SSH Config Integration

Use sshpassx as a ProxyCommand in ~/.ssh/config to automate password-based jump hosts. Aliases are resolved automatically via ssh -G.

# First, store the jump host password
sshpassx --store user@gateway.example.com
# ~/.ssh/config

# Jump host that requires keyboard-interactive auth
Host gw
  Hostname gateway.example.com
  User user
  PreferredAuthentications keyboard-interactive
  PubkeyAuthentication no

# Internal hosts via the jump host — alias "gw" is auto-resolved
Host internal-server1
  HostName 10.0.0.1
  User admin
  ProxyCommand sshpassx -k ssh -W %h:%p gw
  GSSAPIAuthentication no

Host internal-server2
  HostName 10.0.0.2
  User admin
  ProxyCommand sshpassx -k ssh -W %h:%p gw
  GSSAPIAuthentication no

How it works: sshpassx runs ssh -G gw to resolve the alias, extracting User and HostName from your SSH config to construct the keychain key user@gateway.example.com. Use --key <name> to override if needed.

Advanced

# Custom prompt pattern (non-English systems)
sshpassx -p hunter2 -P "Passwort:" ssh user@host

# Verbose diagnostics
sshpassx -v -k ssh user@host

Exit Codes

Code Name Meaning
0 Success Command completed successfully
1 InvalidArguments Missing required argument
2 ConflictingArguments Multiple password sources or bad flags
3 RuntimeError PTY, spawn, keychain, or I/O error
4 ParseError Could not parse child process output
5 IncorrectPassword SSH rejected the password
6 HostKeyUnknown Host key not in known_hosts
7 HostKeyChanged Host key changed since last connection

Security

Property Original sshpass sshpassx
Password in args (-p) Visible in ps Visible in ps (same)
Password in file (-f) Plaintext file Plaintext file (same)
Password in env (-e) Cleared before exec Cleared before exec
Keychain storage Not supported macOS Keychain (encrypted at rest)
1Password storage Not supported op CLI (encrypted vault, biometric unlock)
In-memory handling Plain string SecretString (zeroized on drop)

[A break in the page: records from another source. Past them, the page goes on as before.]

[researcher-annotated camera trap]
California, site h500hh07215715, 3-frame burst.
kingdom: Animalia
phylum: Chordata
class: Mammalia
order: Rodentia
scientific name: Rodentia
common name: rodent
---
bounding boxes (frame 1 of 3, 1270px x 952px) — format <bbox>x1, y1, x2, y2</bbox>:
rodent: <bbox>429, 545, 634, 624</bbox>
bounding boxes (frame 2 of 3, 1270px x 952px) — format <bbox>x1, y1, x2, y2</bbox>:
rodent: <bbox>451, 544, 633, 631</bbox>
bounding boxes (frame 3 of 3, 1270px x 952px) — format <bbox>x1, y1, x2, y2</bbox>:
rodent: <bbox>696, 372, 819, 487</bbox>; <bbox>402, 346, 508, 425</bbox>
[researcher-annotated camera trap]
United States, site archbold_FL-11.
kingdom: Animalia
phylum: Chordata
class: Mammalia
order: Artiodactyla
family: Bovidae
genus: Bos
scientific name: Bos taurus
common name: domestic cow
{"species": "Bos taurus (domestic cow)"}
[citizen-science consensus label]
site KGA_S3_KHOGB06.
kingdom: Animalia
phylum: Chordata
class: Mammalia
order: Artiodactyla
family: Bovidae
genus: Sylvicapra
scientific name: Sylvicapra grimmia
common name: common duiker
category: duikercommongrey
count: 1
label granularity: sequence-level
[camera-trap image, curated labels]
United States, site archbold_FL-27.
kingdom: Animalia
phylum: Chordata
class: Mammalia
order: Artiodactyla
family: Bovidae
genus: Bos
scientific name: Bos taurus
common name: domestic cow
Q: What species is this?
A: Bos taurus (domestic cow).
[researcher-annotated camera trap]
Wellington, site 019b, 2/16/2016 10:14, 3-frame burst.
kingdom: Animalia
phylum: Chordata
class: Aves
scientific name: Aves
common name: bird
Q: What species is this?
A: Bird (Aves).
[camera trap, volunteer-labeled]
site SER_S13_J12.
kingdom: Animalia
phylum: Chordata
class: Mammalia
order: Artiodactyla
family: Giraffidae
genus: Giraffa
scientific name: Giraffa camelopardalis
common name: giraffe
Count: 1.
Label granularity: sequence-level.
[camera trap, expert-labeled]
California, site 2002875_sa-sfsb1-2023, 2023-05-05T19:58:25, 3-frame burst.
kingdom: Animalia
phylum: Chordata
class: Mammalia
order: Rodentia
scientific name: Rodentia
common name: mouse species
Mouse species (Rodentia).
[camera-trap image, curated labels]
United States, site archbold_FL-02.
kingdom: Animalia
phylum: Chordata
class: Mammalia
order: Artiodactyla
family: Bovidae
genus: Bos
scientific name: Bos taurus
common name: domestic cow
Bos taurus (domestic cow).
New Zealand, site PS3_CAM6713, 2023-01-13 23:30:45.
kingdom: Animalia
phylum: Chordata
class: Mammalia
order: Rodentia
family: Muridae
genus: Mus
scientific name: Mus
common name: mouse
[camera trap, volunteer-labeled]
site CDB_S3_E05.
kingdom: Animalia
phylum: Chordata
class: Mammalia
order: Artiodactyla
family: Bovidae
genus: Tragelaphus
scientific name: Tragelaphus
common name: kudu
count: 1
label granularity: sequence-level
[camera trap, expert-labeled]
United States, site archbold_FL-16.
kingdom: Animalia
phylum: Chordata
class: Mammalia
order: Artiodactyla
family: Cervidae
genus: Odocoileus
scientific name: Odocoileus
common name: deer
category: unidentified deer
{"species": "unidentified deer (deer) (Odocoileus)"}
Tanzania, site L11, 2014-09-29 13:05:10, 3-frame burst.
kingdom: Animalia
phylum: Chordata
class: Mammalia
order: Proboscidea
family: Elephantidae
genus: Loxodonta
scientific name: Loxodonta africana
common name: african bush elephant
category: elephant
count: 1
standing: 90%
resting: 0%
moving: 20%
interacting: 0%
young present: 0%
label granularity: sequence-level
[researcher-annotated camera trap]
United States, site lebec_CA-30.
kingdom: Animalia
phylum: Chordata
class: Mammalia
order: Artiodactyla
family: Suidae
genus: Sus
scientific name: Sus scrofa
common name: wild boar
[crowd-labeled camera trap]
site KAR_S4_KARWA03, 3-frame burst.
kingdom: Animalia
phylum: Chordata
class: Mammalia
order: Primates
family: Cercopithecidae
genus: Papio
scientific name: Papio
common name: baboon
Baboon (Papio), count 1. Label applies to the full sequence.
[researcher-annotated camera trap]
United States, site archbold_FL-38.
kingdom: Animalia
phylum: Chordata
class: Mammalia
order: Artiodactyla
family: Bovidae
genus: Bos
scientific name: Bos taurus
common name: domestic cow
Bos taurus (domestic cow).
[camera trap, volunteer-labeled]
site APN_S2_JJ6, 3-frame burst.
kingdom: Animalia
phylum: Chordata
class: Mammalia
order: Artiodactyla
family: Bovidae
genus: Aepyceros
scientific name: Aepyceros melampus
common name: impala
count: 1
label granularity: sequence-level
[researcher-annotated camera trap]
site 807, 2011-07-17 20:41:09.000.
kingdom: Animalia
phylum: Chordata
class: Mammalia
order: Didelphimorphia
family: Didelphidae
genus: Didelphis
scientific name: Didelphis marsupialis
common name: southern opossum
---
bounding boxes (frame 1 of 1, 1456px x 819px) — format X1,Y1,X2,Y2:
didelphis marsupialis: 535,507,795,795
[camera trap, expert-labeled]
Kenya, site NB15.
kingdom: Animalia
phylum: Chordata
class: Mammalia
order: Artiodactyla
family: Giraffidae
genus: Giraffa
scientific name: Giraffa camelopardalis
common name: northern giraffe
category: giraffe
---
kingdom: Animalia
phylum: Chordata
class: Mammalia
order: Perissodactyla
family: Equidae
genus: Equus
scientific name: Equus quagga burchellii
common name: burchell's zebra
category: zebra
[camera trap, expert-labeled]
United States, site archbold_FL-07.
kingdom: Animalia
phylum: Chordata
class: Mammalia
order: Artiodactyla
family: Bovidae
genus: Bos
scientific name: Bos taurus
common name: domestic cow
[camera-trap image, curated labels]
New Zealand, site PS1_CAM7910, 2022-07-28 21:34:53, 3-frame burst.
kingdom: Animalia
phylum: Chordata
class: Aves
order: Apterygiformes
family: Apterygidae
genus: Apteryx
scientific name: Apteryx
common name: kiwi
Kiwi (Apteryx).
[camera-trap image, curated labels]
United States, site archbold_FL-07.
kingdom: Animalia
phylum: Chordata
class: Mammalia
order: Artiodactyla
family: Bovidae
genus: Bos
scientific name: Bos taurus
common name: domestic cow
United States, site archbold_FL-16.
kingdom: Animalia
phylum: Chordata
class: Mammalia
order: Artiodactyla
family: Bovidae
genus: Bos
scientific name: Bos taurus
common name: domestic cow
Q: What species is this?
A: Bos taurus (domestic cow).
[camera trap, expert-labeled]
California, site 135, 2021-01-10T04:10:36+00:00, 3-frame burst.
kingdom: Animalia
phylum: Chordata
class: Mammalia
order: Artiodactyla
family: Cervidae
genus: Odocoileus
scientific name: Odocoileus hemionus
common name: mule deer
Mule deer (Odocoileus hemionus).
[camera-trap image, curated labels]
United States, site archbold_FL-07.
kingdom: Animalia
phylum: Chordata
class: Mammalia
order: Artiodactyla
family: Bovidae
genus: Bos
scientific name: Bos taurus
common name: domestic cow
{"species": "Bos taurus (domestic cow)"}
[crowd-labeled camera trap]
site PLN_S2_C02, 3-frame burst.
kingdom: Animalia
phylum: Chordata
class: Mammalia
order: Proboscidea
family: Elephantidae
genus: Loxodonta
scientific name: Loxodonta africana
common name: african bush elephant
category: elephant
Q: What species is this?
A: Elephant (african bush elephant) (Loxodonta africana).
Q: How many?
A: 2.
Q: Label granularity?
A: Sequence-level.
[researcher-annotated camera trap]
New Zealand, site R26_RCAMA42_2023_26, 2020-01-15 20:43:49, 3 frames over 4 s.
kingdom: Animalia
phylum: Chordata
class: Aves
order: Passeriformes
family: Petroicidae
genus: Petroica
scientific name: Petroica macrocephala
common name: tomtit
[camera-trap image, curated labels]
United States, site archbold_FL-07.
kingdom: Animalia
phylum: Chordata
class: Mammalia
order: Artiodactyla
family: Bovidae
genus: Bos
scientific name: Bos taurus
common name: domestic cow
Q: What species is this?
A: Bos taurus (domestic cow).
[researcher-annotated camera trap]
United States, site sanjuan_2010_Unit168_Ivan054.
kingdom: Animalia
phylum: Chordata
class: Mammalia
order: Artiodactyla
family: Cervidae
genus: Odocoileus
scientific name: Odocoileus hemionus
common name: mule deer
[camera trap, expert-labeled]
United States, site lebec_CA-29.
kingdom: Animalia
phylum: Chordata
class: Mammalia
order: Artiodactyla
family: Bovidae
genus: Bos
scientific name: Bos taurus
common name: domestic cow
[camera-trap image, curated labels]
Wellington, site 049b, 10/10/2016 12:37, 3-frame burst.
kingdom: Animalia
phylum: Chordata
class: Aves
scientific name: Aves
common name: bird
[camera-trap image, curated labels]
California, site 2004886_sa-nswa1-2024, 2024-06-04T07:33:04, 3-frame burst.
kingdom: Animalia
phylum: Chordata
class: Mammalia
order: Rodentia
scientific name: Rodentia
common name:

Recommendation: avoid -p — the password is visible in ps. Use -k with stored passwords for scripts and automation.

Compatibility

Same as original sshpass

  • -p, -f, -d, -e password sources
  • -P prompt pattern matching
  • -v verbose mode
  • Exit codes 0–7
  • Works with any PTY-based password prompt (ssh, scp, sftp, rsync, etc.)

New in sshpassx

  • -k / --key — backend-backed password lookup
  • --store / --delete / --list — password management
  • 1Password backend via SSHPASSX_BACKEND=op
  • Auto-detection of user@host from SSH arguments
  • Interactive fallback when key is missing
  • Context-sensitive --help
  • Cross-platform backend guard (non-macOS → requires 1Password)

Limitations

  • macOS Keychain backend is macOS-only. On other platforms, use SSHPASSX_BACKEND=op.
  • 1Password backend requires the op CLI.
  • No config file — all options via command line and environment variables.